Plenário do Senado – Foto: Jefferson Rudy/Agência Senado

O Senado Federal deve realizar amanhã, 31, a votação da Medida Provisória 1085/21, que estabelece novas regras para o registro cartorário de imóveis, disciplinando um sistema eletrônico e com interconexão entre todos os cartórios do país.

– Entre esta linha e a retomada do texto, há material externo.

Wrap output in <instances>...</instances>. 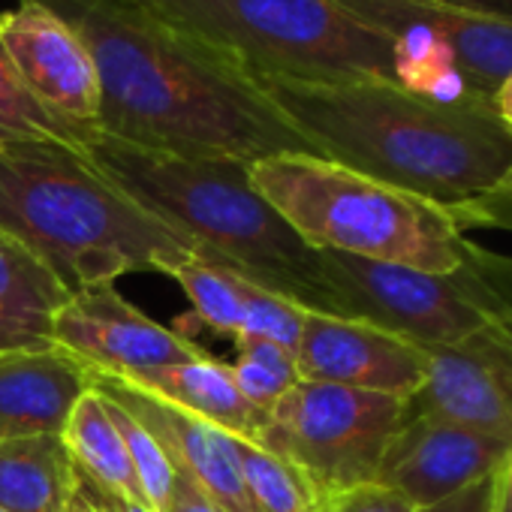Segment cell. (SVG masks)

Ao propor a criação de um Sistema Eletrônico de Registros Públicos (SERP), a MP passa a obrigar que todos os cartórios realizem seus atos e negócios jurídicos com o envio de documentos, títulos e certidões em formato eletrônico e via sistema interconectado nacionalmente entre as serventias, incluindo serviços de divulgação de índices e indicadores estatísticos registrais imobiliários para os órgãos públicos interessados, bancos, investidores e o mercado em geral.

Previsto para ser implantado até 31 de janeiro de 2023, o SERP será capaz de fornecer informações, de maneira mais segura e em âmbito nacional, sobre garantias reais imobiliárias de origem legal, convencional ou processual, contratos de arrendamento mercantil ou financeiro e cessões de crédito, dentre outros, segundo Marcos Prado, sócio do Cescon Barrieu Advogados na área de Direito Imobiliário.

O texto, que deveria ter sido analisado na semana passada mas teve votação adiada, passou por aprovação recente na Câmara dos Deputados e poderá sofrer emendas na votação no Senado.

“Trata-se de um avanço normativo para unificar o registro de propriedade imobiliária em todo o território nacional, de maneira digital, que pretende recolocar o Brasil em um nível melhor de ambiente de negócios privados, com redução de burocracias e custos de transação imobiliária, quando comparado aos demais países concorrentes”, afirmou Marcos Prado, sócio do Cescon Barrieu Advogados na área de Direito Imobiliário.

Histórico do SERP

O sistema eletrônico de registro imobiliário, que já estava previsto desde 2009 na Lei 11.977, segundo Prado, vai conectar as bases de dados de todos os cartórios do Brasil, e será implantado e gerido por uma entidade civil de direito privado sem fins lucrativos já existente, que é o Operador Nacional do Sistema de Registro Eletrônico de Imóveis (ONS), seguindo a regulamentação da Corregedoria do Conselho Nacional de Justiça (CNJ).

Outra facilidade para ampliar o acesso aos serviços digitais é o uso, previsto na MP, de uma assinatura eletrônica avançada, com procedimentos de confirmação do usuário e da integridade de documentos em formato eletrônico diferentes da chave pública ICP-Brasil, sistema pelo qual entidades particulares credenciadas cobram para emitir certificados digitais.